Directions for this task: Set out every line of the entries below as a JSON list of strings, one string per line, omitting blank lines. Leave the pictures out of the list.

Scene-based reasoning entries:
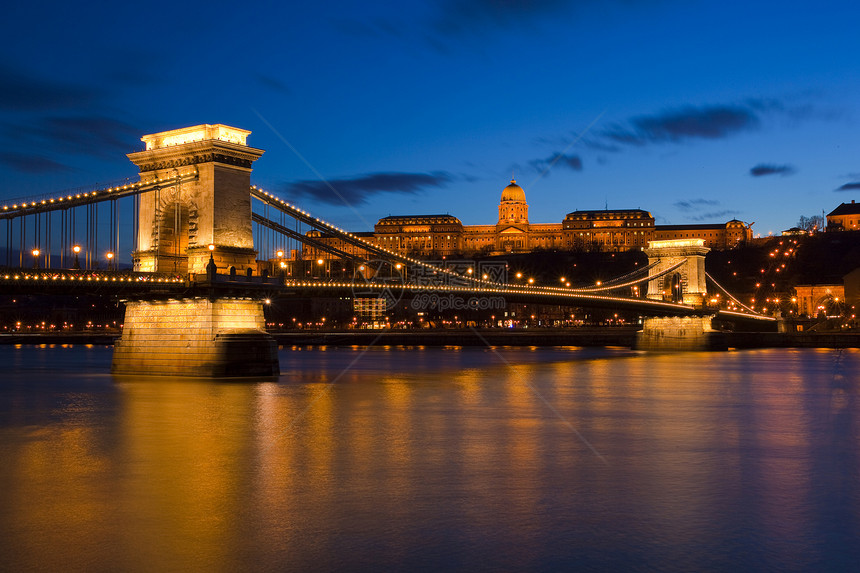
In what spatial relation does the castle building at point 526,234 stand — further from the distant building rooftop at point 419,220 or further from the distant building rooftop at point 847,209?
the distant building rooftop at point 847,209

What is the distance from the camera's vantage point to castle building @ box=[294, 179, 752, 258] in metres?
188

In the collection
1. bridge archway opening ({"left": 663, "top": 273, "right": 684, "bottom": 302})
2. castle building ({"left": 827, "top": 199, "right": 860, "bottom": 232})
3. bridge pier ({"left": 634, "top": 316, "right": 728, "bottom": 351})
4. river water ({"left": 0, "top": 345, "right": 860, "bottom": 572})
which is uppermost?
castle building ({"left": 827, "top": 199, "right": 860, "bottom": 232})

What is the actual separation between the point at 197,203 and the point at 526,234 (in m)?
164

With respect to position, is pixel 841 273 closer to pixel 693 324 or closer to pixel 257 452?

Problem solution:
[
  "In what spatial relation does the castle building at point 526,234 stand — further from the distant building rooftop at point 419,220 or further from the distant building rooftop at point 847,209?",
  "the distant building rooftop at point 847,209",
  "What is the distance from the camera's vantage point to castle building @ box=[294, 179, 752, 258] in metres?",
  "188",
  "In the collection",
  "1. bridge archway opening ({\"left\": 663, \"top\": 273, \"right\": 684, \"bottom\": 302})",
  "2. castle building ({\"left\": 827, \"top\": 199, \"right\": 860, \"bottom\": 232})",
  "3. bridge pier ({\"left\": 634, \"top\": 316, \"right\": 728, \"bottom\": 351})",
  "4. river water ({\"left\": 0, \"top\": 345, \"right\": 860, \"bottom\": 572})",
  "which is uppermost?",
  "castle building ({\"left\": 827, \"top\": 199, \"right\": 860, \"bottom\": 232})",
  "What is the actual separation between the point at 197,203 and the point at 526,234 (in m)?",
  "164",
  "With respect to position, is pixel 841 273 closer to pixel 693 324 or closer to pixel 257 452?"
]